Task goal
Reproduce the material in full, exactly as written.

Dataset entries
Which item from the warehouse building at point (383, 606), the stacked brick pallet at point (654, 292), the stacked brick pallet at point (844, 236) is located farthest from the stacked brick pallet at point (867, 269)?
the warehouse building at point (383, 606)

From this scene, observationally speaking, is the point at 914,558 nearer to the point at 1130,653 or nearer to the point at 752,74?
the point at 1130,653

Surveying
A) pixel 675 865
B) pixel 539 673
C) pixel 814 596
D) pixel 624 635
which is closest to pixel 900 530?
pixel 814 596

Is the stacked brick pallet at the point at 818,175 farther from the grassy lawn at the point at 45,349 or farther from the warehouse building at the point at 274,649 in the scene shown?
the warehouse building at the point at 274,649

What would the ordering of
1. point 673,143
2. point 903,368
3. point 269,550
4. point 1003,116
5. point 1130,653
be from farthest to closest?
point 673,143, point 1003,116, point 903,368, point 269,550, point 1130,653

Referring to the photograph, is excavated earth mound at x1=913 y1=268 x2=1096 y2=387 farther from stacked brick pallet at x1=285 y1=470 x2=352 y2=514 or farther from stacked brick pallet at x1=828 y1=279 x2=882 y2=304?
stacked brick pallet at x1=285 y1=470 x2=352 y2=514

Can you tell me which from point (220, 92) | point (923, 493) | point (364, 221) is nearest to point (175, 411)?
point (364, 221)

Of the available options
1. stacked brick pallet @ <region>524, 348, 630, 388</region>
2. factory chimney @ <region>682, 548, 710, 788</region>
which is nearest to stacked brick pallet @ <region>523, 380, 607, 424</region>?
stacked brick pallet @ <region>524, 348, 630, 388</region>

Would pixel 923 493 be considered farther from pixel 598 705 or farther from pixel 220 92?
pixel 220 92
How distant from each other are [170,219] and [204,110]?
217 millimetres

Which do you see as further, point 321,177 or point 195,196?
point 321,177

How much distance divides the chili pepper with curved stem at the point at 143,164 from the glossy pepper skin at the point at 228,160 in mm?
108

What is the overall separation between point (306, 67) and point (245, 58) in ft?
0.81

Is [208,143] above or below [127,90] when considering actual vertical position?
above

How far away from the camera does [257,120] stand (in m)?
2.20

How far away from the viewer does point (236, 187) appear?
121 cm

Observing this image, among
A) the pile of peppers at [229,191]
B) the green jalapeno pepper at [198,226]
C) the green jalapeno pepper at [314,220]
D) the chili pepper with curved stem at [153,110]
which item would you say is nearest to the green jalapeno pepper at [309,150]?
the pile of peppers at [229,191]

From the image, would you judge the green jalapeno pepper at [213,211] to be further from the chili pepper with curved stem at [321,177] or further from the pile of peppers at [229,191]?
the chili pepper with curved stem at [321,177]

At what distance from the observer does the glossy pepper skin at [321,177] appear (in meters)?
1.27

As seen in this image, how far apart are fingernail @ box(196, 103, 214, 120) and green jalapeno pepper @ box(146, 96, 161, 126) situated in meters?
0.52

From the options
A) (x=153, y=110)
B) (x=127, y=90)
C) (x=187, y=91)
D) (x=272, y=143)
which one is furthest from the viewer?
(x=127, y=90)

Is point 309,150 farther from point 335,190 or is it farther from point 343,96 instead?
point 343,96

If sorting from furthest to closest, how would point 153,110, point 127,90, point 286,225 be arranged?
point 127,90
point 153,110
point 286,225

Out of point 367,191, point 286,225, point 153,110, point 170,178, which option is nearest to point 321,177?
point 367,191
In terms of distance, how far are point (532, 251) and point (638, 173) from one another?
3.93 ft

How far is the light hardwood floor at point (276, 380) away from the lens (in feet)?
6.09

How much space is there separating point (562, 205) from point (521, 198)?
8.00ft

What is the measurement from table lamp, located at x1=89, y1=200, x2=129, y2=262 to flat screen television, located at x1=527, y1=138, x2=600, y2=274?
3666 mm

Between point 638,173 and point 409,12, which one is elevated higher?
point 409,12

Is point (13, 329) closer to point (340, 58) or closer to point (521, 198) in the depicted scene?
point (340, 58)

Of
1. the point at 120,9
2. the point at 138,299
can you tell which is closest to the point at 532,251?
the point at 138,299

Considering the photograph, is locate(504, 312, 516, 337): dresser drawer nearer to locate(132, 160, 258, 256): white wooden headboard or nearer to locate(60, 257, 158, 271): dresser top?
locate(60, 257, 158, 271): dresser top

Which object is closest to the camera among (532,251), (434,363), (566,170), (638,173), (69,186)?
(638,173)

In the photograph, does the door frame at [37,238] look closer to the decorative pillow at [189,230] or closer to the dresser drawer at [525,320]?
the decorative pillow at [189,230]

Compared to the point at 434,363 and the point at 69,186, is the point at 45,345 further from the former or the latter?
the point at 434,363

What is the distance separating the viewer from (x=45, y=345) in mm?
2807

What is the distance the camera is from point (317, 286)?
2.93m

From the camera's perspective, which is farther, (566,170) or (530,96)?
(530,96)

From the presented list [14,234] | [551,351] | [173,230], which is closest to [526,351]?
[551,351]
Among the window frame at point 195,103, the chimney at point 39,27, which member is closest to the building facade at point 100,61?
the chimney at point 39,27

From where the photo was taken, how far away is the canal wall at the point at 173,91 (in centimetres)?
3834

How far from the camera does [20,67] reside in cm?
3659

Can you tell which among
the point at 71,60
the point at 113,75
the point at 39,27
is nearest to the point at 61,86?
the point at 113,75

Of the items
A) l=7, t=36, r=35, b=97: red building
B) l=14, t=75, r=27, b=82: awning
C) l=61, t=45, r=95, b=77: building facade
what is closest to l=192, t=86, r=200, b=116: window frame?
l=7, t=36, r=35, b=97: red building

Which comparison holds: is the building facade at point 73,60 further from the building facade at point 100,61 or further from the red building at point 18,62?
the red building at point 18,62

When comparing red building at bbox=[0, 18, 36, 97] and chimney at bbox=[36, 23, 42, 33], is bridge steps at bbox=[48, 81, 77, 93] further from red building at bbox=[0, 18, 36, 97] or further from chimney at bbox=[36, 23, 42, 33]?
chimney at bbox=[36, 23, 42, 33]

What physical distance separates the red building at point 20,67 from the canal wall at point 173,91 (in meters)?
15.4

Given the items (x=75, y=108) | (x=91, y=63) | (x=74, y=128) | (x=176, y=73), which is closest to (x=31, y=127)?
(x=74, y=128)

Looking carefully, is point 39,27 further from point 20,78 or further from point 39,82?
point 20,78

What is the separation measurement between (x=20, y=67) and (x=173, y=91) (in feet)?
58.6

Solution to this exercise
Which item from the warehouse building at point (383, 606), the stacked brick pallet at point (654, 292), the stacked brick pallet at point (844, 236) is located farthest from the stacked brick pallet at point (867, 269)?
the warehouse building at point (383, 606)

From this scene, observationally speaking, is the point at 914,558 nearer to the point at 1130,653 or nearer to the point at 752,74?
the point at 1130,653

Surveying
A) pixel 675 865
B) pixel 539 673
C) pixel 814 596
D) pixel 624 635
which is closest to pixel 900 530?
pixel 814 596

Is the stacked brick pallet at the point at 818,175 farther from the grassy lawn at the point at 45,349 or farther from the warehouse building at the point at 274,649 in the scene shown?
the warehouse building at the point at 274,649

What would the ordering of
1. point 673,143
2. point 903,368
3. point 269,550
4. point 1003,116
5. point 1130,653
be from farthest to closest?
point 673,143, point 1003,116, point 903,368, point 269,550, point 1130,653

Referring to the photograph, is excavated earth mound at x1=913 y1=268 x2=1096 y2=387 farther from stacked brick pallet at x1=285 y1=470 x2=352 y2=514 or farther from stacked brick pallet at x1=828 y1=279 x2=882 y2=304?
stacked brick pallet at x1=285 y1=470 x2=352 y2=514

Can you tell me which from point (220, 92) | point (923, 493) | point (364, 221) is nearest to point (175, 411)?
point (364, 221)

Of the available options
1. stacked brick pallet @ <region>524, 348, 630, 388</region>
2. factory chimney @ <region>682, 548, 710, 788</region>
which is nearest to stacked brick pallet @ <region>523, 380, 607, 424</region>?
stacked brick pallet @ <region>524, 348, 630, 388</region>

Would pixel 923 493 be considered farther from pixel 598 705 or farther from pixel 220 92?
pixel 220 92
How distant from each other are [170,219] and [204,110]?
217 millimetres

Which do you see as further, point 321,177 or point 195,196?
point 321,177

How much distance divides the chili pepper with curved stem at the point at 143,164 from the glossy pepper skin at the point at 228,160 in mm?
108

What is the overall separation between point (306, 67) and point (245, 58) in ft?
0.81

Is [208,143] above or below [127,90] when considering actual vertical position?
above

How far away from the camera does [257,120] stand (in m)?
2.20

How far away from the viewer does point (236, 187) appear?
121 cm

Observing this image, among
A) the pile of peppers at [229,191]
B) the green jalapeno pepper at [198,226]
C) the green jalapeno pepper at [314,220]
D) the chili pepper with curved stem at [153,110]
which item would you say is nearest to the green jalapeno pepper at [309,150]?
the pile of peppers at [229,191]

From the image, would you judge the green jalapeno pepper at [213,211] to be further from the chili pepper with curved stem at [321,177] or further from the pile of peppers at [229,191]?
the chili pepper with curved stem at [321,177]

At what distance from the observer does the glossy pepper skin at [321,177] appear (in meters)?
1.27

As seen in this image, how far apart are fingernail @ box(196, 103, 214, 120) and green jalapeno pepper @ box(146, 96, 161, 126) situated in meters?
0.52

From the options
A) (x=153, y=110)
B) (x=127, y=90)
C) (x=187, y=91)
D) (x=272, y=143)
which one is furthest from the viewer?
(x=127, y=90)

Is point 309,150 farther from point 335,190 or is it farther from point 343,96 instead?
point 343,96

If sorting from furthest to closest, how would point 153,110, point 127,90, point 286,225 be arranged?
point 127,90
point 153,110
point 286,225

Out of point 367,191, point 286,225, point 153,110, point 170,178, which option is nearest to point 321,177?
point 367,191
In terms of distance, how far are point (532, 251) and point (638, 173) from one another?
3.93 ft

How far is the light hardwood floor at point (276, 380) away from the lens (in feet)?
6.09

How much space is there separating point (562, 205) from point (521, 198)?
8.00ft

What is the measurement from table lamp, located at x1=89, y1=200, x2=129, y2=262 to flat screen television, located at x1=527, y1=138, x2=600, y2=274?
3666 mm

Between point 638,173 and point 409,12, which one is elevated higher?
point 409,12

Is point (13, 329) closer to point (340, 58) or closer to point (521, 198) in the depicted scene?
point (340, 58)

Of
1. the point at 120,9
2. the point at 138,299
can you tell which is closest to the point at 532,251?
the point at 138,299

Considering the photograph, is locate(504, 312, 516, 337): dresser drawer nearer to locate(132, 160, 258, 256): white wooden headboard or nearer to locate(60, 257, 158, 271): dresser top?
locate(60, 257, 158, 271): dresser top

Which object is closest to the camera among (532,251), (434,363), (566,170), (638,173), (69,186)?
(638,173)

In the photograph, does the door frame at [37,238] look closer to the decorative pillow at [189,230] or closer to the dresser drawer at [525,320]?
the decorative pillow at [189,230]

Compared to the point at 434,363 and the point at 69,186, is the point at 45,345 further from the former or the latter?
the point at 434,363

What is the distance separating the viewer from (x=45, y=345) in mm?
2807

What is the distance the camera is from point (317, 286)?
2.93m

From the camera's perspective, which is farther, (566,170) or (530,96)?
(530,96)

From the presented list [14,234] | [551,351] | [173,230], which is closest to [526,351]?
[551,351]
Among the window frame at point 195,103, the chimney at point 39,27, which member is closest to the building facade at point 100,61?
the chimney at point 39,27

From where the photo was taken, how far away is the canal wall at the point at 173,91 (in centimetres)?
3834

How far from the camera does [20,67] reside in cm?
3659

Can you tell which among
the point at 71,60
the point at 113,75
the point at 39,27
is nearest to the point at 61,86?
the point at 113,75

Of the items
A) l=7, t=36, r=35, b=97: red building
B) l=14, t=75, r=27, b=82: awning
C) l=61, t=45, r=95, b=77: building facade
what is closest to l=192, t=86, r=200, b=116: window frame?
l=7, t=36, r=35, b=97: red building

Which comparison holds: is the building facade at point 73,60 further from the building facade at point 100,61 or further from the red building at point 18,62?
the red building at point 18,62

When comparing red building at bbox=[0, 18, 36, 97] and chimney at bbox=[36, 23, 42, 33], is bridge steps at bbox=[48, 81, 77, 93] further from red building at bbox=[0, 18, 36, 97] or further from chimney at bbox=[36, 23, 42, 33]?
chimney at bbox=[36, 23, 42, 33]

What physical distance separates the red building at point 20,67 from the canal wall at point 173,91 (in meters)?
15.4

Given the items (x=75, y=108) | (x=91, y=63) | (x=74, y=128) | (x=176, y=73), which is closest to (x=31, y=127)?
(x=74, y=128)

Looking carefully, is point 39,27 further from point 20,78 or further from point 39,82?
point 20,78

What is the separation measurement between (x=20, y=67) and (x=173, y=91) (in feet)?
58.6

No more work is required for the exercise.